KINGSTON, Jamaica – Hurricane Matthew, a potentially devastating Category 4 storm, swirled across the Caribbean toward Haiti and Jamaica, where residents frantically stocked up on emergency supplies and authorities urged people to evacuate threatened areas.
Matthew is one of the most powerful Atlantic hurricanes in recent history and briefly reached the top classification, Category 5, before weakening slightly to a high-end Category 4 storm with winds of 150 mph. It is the strongest hurricane here since Felix in 2007.
While previous forecasts had Matthew passing near or over the eastern tip of Jamaica, the latest projection has it shifting eastward and possibly striking the southwestern tip of Haiti on Monday. A hurricane warning has been issued for the impoverished country which shares the island of Hispaniola with the Dominican Republic.
Deforestation has greatly increased the potential for devastating floods and landslides on Haiti, and combined with the ramshackle structure of many homes and buildings, this means that Matthew could deal a vicious blow to the country.
After passing Jamaica and Haiti, Matthew is expected to reach Cuba on Tuesday, potentially making a direct hit on the U.S. Navy base at Guantanamo Bay.
A mandatory evacuation of non-essential personnel, including about 700 family members of military personnel, was underway at the base and everyone remaining behind was being told to take shelter, said Julie Ann Ripley, a spokeswoman. There are about 5,500 people living on the base, including 61 men held at the detention center.

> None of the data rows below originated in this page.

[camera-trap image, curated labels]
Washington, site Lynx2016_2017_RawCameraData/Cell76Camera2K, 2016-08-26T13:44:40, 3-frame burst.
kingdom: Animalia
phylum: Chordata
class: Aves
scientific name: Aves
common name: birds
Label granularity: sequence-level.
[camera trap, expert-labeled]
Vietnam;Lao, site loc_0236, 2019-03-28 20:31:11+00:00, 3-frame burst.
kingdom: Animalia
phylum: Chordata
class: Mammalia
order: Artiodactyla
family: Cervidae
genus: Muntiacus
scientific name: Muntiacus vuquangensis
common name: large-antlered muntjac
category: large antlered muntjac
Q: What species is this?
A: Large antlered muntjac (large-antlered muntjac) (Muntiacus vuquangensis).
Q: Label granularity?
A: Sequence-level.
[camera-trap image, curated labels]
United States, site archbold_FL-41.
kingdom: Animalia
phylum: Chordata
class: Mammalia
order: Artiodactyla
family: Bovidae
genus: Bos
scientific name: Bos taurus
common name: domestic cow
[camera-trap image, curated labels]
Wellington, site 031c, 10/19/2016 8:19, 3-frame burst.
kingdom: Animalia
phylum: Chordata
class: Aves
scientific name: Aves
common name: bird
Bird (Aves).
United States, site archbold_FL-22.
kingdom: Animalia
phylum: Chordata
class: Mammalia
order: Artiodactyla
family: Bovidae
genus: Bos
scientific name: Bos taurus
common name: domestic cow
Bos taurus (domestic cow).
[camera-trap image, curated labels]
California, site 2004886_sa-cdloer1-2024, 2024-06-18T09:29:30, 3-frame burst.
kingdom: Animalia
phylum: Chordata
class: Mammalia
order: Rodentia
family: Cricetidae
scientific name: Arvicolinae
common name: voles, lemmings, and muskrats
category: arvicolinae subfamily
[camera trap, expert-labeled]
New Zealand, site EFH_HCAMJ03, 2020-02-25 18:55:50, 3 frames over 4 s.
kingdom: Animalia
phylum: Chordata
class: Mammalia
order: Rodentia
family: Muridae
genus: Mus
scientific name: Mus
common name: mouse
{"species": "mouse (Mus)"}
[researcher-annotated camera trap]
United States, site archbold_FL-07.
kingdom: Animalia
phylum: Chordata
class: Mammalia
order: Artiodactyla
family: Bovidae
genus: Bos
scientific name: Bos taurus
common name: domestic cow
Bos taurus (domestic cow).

“It’s too early to rule out what impacts, if any, would occur in the United States and Florida,” said Dennis Feltgen, a spokesman at the Hurricane Center.
In Jamaica, flooding temporarily closed the road linking the capital to its airport. Carl Ferguson, head of the marine police, said people were starting to heed calls to relocate from small islands and areas near rural waterways.
Earlier, Matthew skimmed past the northern tip of South America, where there were reports of at least two deaths.